“We are in the midst right now of maybe the greatest tectonic shift” in a generation – that’s how newly appointed co-CEO of Workday, Carl Eschenbach, kicked off Workday Rising EMEA in Barcelona last week.
“Technology is what is going to lead us into the future. If we do it correctly, technology will allow us to be more efficient, [plus] we’ll be able to adapt to change and we’ll able to build more fulfilling careers”.
Picking up on that careers point, Workday’s co-president Sayan Chakraborty shared: “Workday is fully committed to the future of work as skills-based”, not about credentials or traditional job profiles.
“To do that at scale, effectively, AI is really the only approach that’s tractable.”
He builds on this in an exclusive conversation with UNLEASH. Being skills focused will help solve the ongoing talent shortages that employers across the world are facing, as well as opening up the “possibility to give you not just a more diverse workforce, but a more socially equitable workforce”, notes Chakraborty.
Moving from credentials to skills
The Great Resignation might be over, but talent shortages continue to impact organizations across the world.
“We’re entering a period of talent scarcity,” Richard Doherty, senior director, product marketing, EMEA, for Workday, tells UNLEASH.
This is because of demographic trends.
“People are living longer, and birth rates are declining in developed nations. There’s going to be fewer workers, and I don’t think any organization is going to respond by having less work – throughout history, we just see the volume of work goes up.”
The labor shortage is “the real thorny topic of the moment”, adds Carolyn Horne, senior vice-president, EMEA strategic customer engagements at Workday.
She notes that the main issue is that “everyone is actually after the same skills, technology skills” – and this means that organizations, and HR teams in particular, really need to refocus their energy on skills.
But the issue is they don’t know what skills they need, “so how do they get ahead of the game?” – “that’s a real challenge for all our customers”, Horne tells UNLEASH.
The answer is becoming a skills-first organization – “you have to become a skills business” if you want to thrive in the future of work, says Horne.
This means moving away from the traditional job architecture, traditional job pathing – historically, “we have hired people who look like us, and have resumes like us”, but this narrows the talent pool.
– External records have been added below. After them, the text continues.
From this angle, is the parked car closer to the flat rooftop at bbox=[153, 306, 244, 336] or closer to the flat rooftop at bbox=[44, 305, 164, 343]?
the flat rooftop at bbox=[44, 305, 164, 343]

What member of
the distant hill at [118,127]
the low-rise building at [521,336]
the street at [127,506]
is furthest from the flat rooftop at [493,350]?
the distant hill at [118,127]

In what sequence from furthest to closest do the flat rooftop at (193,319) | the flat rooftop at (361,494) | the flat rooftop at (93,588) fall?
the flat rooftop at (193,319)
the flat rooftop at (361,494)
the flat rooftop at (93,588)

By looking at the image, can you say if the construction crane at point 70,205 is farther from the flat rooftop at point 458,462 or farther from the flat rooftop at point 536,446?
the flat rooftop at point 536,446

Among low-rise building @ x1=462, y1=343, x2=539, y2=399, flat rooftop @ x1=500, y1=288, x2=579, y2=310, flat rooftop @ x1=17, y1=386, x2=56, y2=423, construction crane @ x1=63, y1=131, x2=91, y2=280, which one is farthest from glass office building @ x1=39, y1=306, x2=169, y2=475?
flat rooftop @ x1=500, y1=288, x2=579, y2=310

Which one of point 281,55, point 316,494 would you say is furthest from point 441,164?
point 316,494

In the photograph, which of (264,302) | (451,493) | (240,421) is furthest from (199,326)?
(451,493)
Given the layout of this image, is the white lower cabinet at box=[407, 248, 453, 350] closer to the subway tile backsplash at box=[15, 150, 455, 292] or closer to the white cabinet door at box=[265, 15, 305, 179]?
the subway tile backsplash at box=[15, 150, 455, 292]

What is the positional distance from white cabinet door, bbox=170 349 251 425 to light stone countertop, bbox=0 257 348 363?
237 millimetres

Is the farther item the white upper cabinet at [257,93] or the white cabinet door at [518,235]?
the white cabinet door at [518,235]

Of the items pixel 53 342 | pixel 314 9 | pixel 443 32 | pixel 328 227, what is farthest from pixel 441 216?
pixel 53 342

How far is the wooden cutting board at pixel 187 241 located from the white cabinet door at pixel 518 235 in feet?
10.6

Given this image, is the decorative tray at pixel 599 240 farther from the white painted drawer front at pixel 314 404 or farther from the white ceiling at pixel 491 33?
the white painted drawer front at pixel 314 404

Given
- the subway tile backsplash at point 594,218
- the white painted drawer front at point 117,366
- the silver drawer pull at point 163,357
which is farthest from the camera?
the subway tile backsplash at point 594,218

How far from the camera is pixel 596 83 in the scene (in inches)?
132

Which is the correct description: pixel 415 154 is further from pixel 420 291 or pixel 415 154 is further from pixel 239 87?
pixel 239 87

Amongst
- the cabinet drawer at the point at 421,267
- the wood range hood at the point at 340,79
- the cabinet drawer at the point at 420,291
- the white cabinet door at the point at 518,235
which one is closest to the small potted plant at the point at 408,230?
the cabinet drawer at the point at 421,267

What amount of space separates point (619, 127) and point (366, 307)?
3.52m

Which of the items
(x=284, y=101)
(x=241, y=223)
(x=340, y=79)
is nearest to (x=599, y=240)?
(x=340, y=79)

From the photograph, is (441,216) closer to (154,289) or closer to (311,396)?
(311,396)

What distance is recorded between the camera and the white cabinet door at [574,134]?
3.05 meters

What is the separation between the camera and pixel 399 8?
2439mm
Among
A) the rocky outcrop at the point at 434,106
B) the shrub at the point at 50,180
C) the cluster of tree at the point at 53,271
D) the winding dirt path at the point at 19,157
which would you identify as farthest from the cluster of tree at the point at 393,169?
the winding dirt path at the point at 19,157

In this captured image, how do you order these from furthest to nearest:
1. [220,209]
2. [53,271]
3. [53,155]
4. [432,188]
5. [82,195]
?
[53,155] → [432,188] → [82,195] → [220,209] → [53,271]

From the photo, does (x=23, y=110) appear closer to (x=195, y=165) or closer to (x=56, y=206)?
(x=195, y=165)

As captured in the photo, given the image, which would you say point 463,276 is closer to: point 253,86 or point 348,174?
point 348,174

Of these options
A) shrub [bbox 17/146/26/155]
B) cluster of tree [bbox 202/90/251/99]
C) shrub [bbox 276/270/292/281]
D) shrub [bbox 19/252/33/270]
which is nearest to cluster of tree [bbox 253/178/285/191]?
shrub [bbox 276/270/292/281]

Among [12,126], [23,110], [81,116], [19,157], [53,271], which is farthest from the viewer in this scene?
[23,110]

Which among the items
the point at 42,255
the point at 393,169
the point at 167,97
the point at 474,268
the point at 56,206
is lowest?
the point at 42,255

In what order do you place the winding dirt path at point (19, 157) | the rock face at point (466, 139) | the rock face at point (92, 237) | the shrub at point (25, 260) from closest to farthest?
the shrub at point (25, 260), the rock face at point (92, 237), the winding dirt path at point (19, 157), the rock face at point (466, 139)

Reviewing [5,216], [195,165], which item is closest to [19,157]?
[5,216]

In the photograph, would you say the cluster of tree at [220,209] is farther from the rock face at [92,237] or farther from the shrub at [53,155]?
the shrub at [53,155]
“I see a lot of job descriptions…that [require] an undergraduate degree, but do you really need an undergraduate degree for that job?”, asks Chakraborty.
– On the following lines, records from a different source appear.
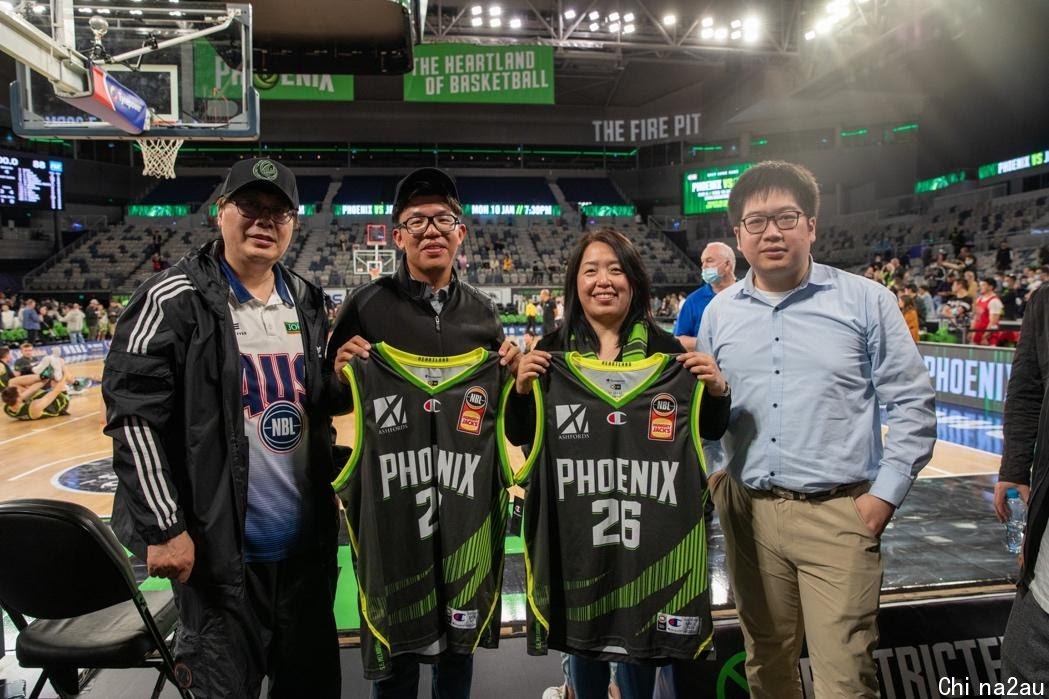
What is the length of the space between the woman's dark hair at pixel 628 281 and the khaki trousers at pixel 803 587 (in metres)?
0.73

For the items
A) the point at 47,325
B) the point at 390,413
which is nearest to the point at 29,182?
the point at 47,325

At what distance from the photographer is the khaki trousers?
6.56 feet

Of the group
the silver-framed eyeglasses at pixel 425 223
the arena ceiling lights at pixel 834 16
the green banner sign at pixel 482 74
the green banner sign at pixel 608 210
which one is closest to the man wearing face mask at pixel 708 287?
the silver-framed eyeglasses at pixel 425 223

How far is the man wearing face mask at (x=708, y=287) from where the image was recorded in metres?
4.46

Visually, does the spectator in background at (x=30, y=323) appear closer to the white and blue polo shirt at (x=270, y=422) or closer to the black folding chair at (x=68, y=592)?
the black folding chair at (x=68, y=592)

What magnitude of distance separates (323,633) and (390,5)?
15.8ft

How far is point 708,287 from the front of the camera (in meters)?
4.38

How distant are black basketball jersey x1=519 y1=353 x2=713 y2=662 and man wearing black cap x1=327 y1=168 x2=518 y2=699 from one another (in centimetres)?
30

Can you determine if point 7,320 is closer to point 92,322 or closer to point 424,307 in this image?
point 92,322

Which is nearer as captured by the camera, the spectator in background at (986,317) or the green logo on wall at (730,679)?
the green logo on wall at (730,679)

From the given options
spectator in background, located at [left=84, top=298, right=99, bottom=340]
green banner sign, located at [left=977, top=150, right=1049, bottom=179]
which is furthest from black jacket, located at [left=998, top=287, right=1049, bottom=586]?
green banner sign, located at [left=977, top=150, right=1049, bottom=179]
He adds that by adding this qualification requirement, organizations are saying no to a pool of highly skilled, incredibly qualified people who just haven’t taken the traditional career route.
It should be “more about the skills you’ve got, rather than what degree or experiences you have”, states Doherty.
But, he continues, “deploying skills-based strategies is not easy” – especially at scale – there is just so much data to deal with.
To help here, Workday has a few tools, including machine learning-powered Skills Cloud. Horne shares: “We’re helping customers with the skills taxonomy [so they] understand what they’re looking for”, and whether they can develop those skills in house, or need to hire externally.
Skills-first case studies: Accenture, Aviva and Rolls-Royce
There are a few companies that are really leading the way on being skills-first.
Horne and Doherty both picked out Accenture as a great example – the consulting giant has a whopping 750,000 employees globally, and it currently looks to hire 20% of new employees from a non-university background.
In a previous exclusive interview, Filip Gilbert, an Accenture managing director, told UNLEASH that Workday’s skills taxonomy has really helped the employer to produce personalized skills profiles and career paths at scale.
The skills profile, rather than job titles that don’t say much about people’s skills or capabilities, is then used to help Accenture identify the employees with the right skills for particular projects or open roles.
For Doherty, another example is car manufacturer Rolls-Royce; “Rolls-Royce are pretty far on the journey” around skills and technology. They are taking an experimentation approach around skills, but also more generally about AI.
Doherty recommends that other organizations do the same around AI and skills; try things out, “if it doesn’t work, it’s not the end of the world. You can learn form that. It is not wasted time”, if you wait to figure out the perfect approach, “you’ll get left behind”.
At Workday Rising EMEA 2023, UNLEASH had the pleasure of sitting with Dan Godfrey, group people operations and strategy director at Aviva.
Aviva was Workday’s first UK customer over a decade ago – and last year, the insurer took the opportunity to re-implement Workday as part of a wider company reconfiguration – Aviva did look at other vendors, but realized Workday was the best solution. “They’ve been brilliant [and] I don’t say that lightly,” shares Godfrey.
As part of the re-implementation, Aviva took the opportunity to rethink strategic workforce planning and career pathing across the organization.
The HR team has created job profiles and assigned skills to them – “so now we can look at the organization in relation to our skills investment”, “we can help move colleagues across the organization”, and show them how they can have a career at Aviva.
The next steps are to get those skills profiles fleshed out, leveraging the full power of Skills Cloud and its machine learning capabilities, as well as implement a talent marketplace.
“We want to drive a different conversation – this is why we are investing in our skills infrastructure”, and really taking the HR tech and transformation conversation to the wider business.